GUIDE TO PRAYER (PART II)
Governor Rick Perry sat at the dinner table across from Anita. He stuck a fork full of red meat of the famous Nolan Ryan Grass Fed Beef into his mouth.
“Anita,” he paused to chew and moved the steak bite into his cheek so he could talk, “You think this campaign is going to be tough?”
“Yes, Ricky, it will be treacherous. That is why I think you should go directly to God this time.”
“Well, Hon, you may be right. With all this prayer stuff that I have gotten into, that’s a good suggestion. I have always delegated tasks but this is important. I will go directly to Him myself.”
That night, Rick knelt down on his knees next to his bed, folded his hands, and closed his eyes. In his minds eye he could see a 12” X 12” square door in a white wall.
“God, I know you have heard from my many minions in the requests made on my behalf up to now. And you have answered our prayers. But this is important so I am coming direct to you.”
The door slid open and She stuck her head out, her brown cheeks shining in the celestial light.
“Is dat you, Ricky?”
“Oh my God.”
“Yes, I is your God.”
“Oh my God.”
“I said, I is your God. God of all Christendom.”
“Oh my God.” Rick Perry’s eyes and mouth opened wide like he’d seen a ghost.
“Out with it boy. What you want now?”
Rick cleared his throat. “Ah. . . You must know I have declared my candidacy for President of the Most Powerful Country in the World.”
“I heard rumors.”
“Can you make it happen?”
“I do have a conflict of interest. You understand?”
“Now I do understand.

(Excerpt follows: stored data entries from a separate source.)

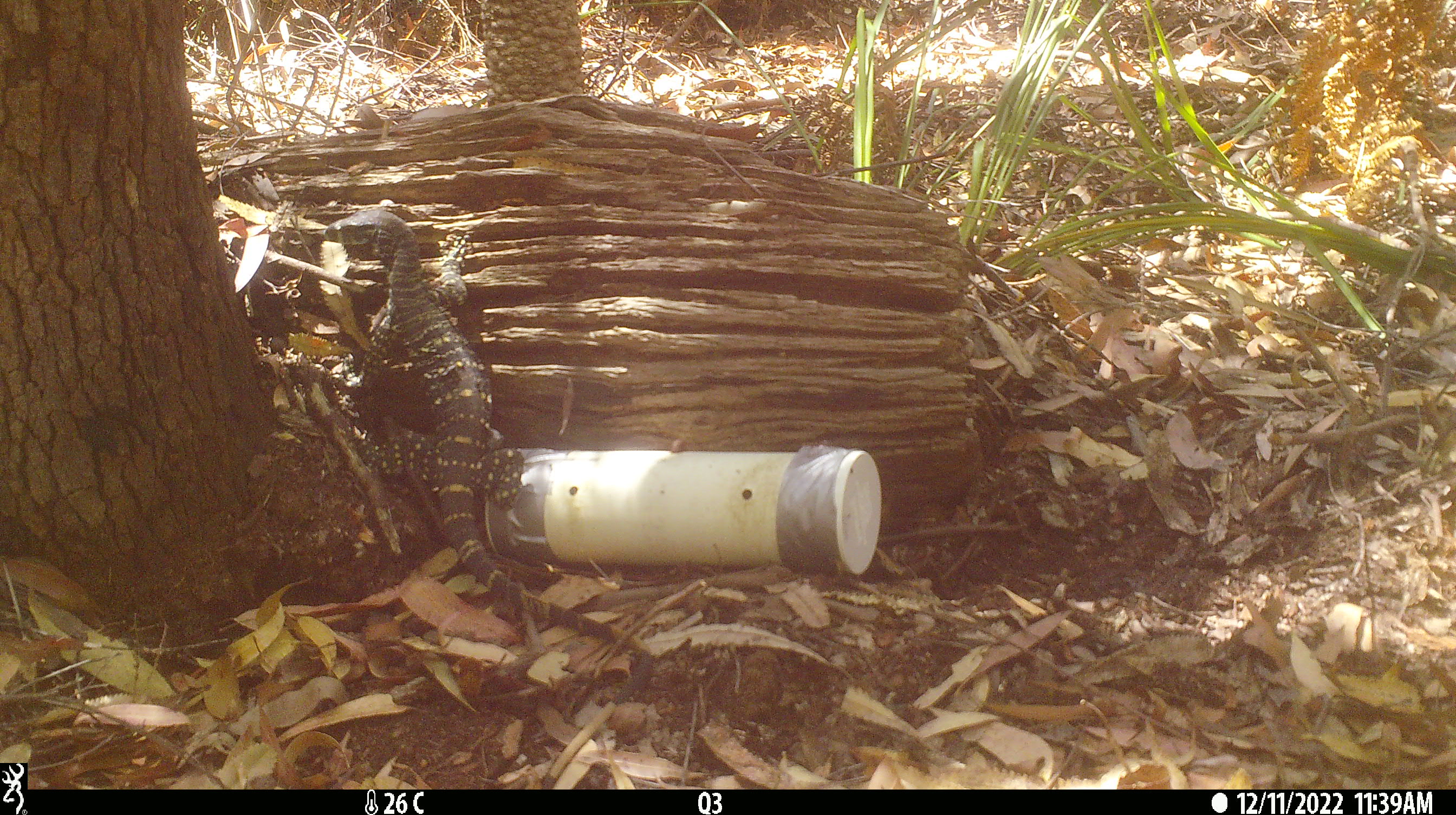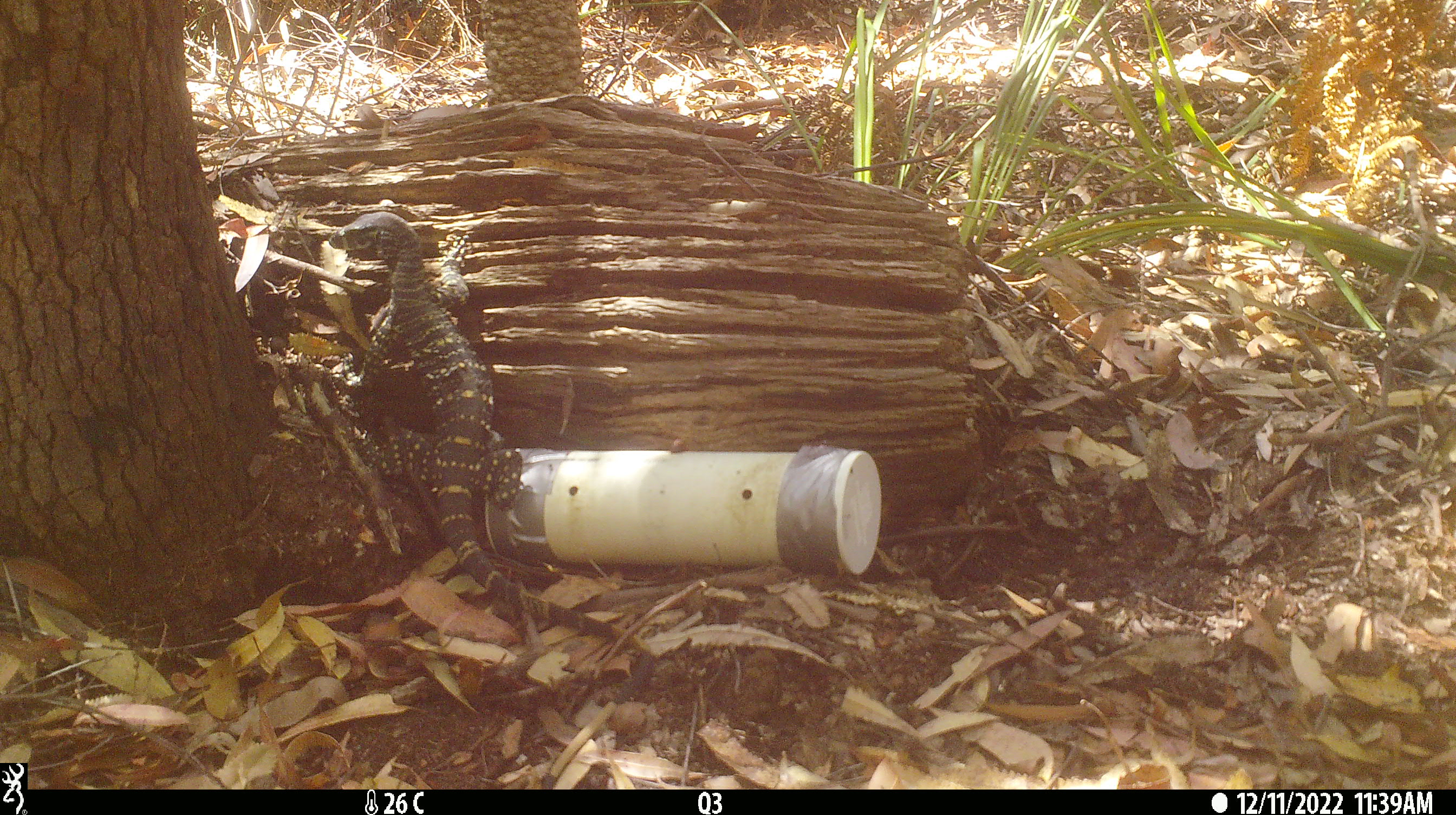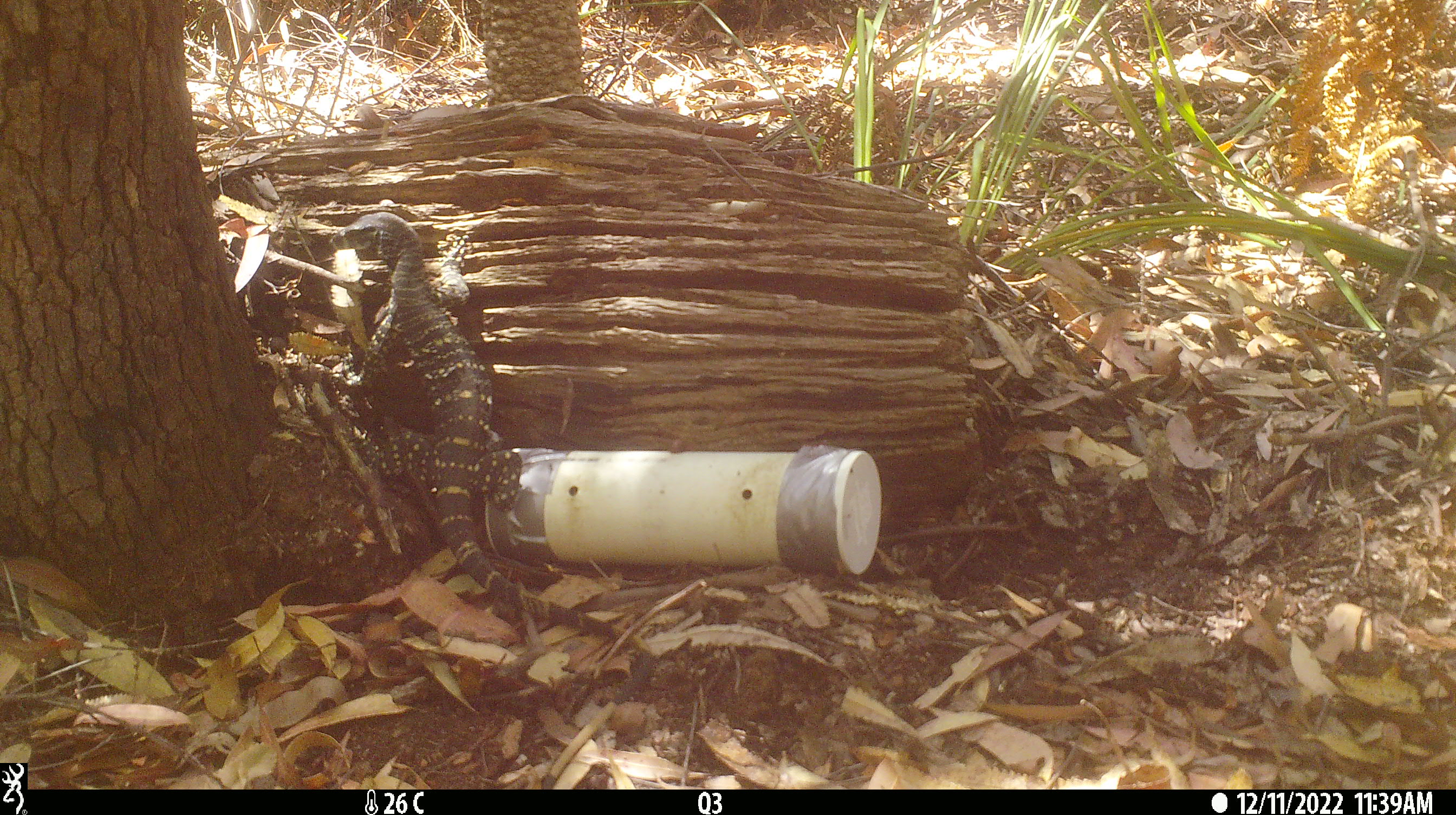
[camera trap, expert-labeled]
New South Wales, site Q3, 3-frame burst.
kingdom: Animalia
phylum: Chordata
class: Reptilia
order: Squamata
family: Varanidae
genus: Varanus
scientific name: Varanus varius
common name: lace monitor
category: goanna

Yes.”
“Why would I listen to you above all those other seriously Christian candidates?”
“If you were paying attention, my group of thousands of Christians had a rally in Houston. The prayers were loud and serious.”
“Don’t dis me boy. I hear all the prayers of all the Christians. It is a massive job. So sometimes I don’t get around to some. Like the prayers for rain. They will be answered. You know they will.
“But you do represent a rabid group of voters who care about nothing else but my son, Jesus Christ. That may tip the balance in my eyes.”
“Yes, God. I and Anita have always stated our positions that you know are way to the left in the Christianity field.”
“Well, you just keep that up. I won’t promise anything, but I will watch you in the next year and make my decision just before November.”
“Thank you . . . Ah, Lord . . .Ah God. And we do ask this favor in the name of your son Jesus Christ.”
“Yeah. Yeah. Yeah. Keep it up Ricky.”
The next day, Anita asked, “How did it go, Ricky?”
“All fine, woman. Now for dinner tonight I want hog jowls, chitlins, and collard greens. You got dat?”